Do you ever read something and wonder if you should be offended? That’s how I feel about Green Lantern #0. People of Middle Eastern descent, and of the Muslim/Islamic faiths, are still a touchy subject in America, and American comics. If they’re villainous, it’s racist. If they’re heroic, they’re some sort of exception to the norm, and their very existence will bring people with negative thoughts on them out of the woodwork. No matter what, they’re news. I still remember the stink some people at my LCS made when Nightrunner was made the Batman Inc representative of France. But enough about people who aren’t Simon Baz. This story, this origin, reminds me of the Power Girl mini-storyline from last year, We Can Be Heroes. In it, a metahuman Arab-American man named Rayhab Mazin was mistaken for a terrorist while saving a plane from crashing…from the inside. Our new GL was mistaken for a terrorist when the van he was stealing happened to contain a bomb, that blew up the factory where he used to work once he crashed it into the side. Feeling uncomfortable yet? It gets better. Simon is then taken to a Guantanamo-esque facility and, when the agents assigned to him are unable to get any damning evidence out of him, prepare to torture him for information. And then the ring finds him, and gets him out of there. End story. Actually, not end story. Hal and Sinestro make a one-page guest spot where they…aren’t dead? Yay? Ah, well. For a first appearance, it’s not incredibly, irredeemably awful. It makes the American government look like assholes but hey, what doesn’t these days? I’m the worst person to be talking about this, yeek. I’ll miss Sinestro, but I guess I’m going to keep reading Green Lantern anyway. I want to see what happens.

[Lines of data]
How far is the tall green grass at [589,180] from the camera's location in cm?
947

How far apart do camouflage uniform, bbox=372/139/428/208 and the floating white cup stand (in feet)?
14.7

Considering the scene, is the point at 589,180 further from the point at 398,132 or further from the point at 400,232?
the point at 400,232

...

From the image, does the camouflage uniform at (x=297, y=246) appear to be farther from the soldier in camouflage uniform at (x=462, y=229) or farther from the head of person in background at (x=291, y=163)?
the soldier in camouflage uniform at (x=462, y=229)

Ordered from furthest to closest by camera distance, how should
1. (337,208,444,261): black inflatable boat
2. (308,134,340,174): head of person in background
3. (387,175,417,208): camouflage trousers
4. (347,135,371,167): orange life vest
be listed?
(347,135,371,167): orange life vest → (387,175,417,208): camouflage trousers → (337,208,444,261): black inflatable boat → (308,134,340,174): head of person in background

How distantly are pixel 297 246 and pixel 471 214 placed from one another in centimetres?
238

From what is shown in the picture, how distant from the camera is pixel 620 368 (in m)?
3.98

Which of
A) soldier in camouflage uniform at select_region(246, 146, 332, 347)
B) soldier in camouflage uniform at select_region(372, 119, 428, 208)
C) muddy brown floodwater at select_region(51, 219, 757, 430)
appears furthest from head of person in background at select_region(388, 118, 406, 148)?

Direction A: In the Green Lantern #0 review, which Power Girl storyline from the previous year does the reviewer say this origin story recalls?
Direction B: Carry the Green Lantern #0 review forward from its last sentence.

Exercise response A: We Can Be Heroes.

Exercise response B:
I don’t know much about Swamp Thing. I’ve only recently begun to read the Alan Moore run, and started to buy the New 52 issues, so I’m learning. But as it is? If I was picking up an issue of Swamp Thing for the first time, not knowing any of his history at all, this would work for me. We get a brief backstory on the Red, the Green, and the Rot. We’re introduced to Arcane. And then we meet Alec Holland, see the beginnings of his transformation. All in all, this issue does exactly what it’s supposed to do, exactly as DC promised. Scott Snyder and Kano hit it out of the park.

Animal Man is a great book. I’d go so far as to say it’s the best book in the reboot. Lemire and Pugh take the story of a common superhero and twist it so that he’s something more. Something greater. Superman can save the world all he wants, but Animal Man exists so that his daughter can someday save life itself. The origin issue, like Swamp Thing, delivers exactly what it’s supposed to. Buddy’s alien abduction origin is given new roots to the Red, we briefly meet the previous avatar, and we get to see some of the exploits of Animal Man prior to the birth of the new true avatar. It was a good issue. Simple, yet intensely complex in its simplicity. Interesting. And still one of the two books I look forward to the most every month.

That was this week in comics. Next week, we’ll be tackling Batman, Suicide Squad, Superboy, the final issue of the Shade, and the first issue of the new Team 7 series. Now if you’ll excuse me, the weather is horrible and I must journey home.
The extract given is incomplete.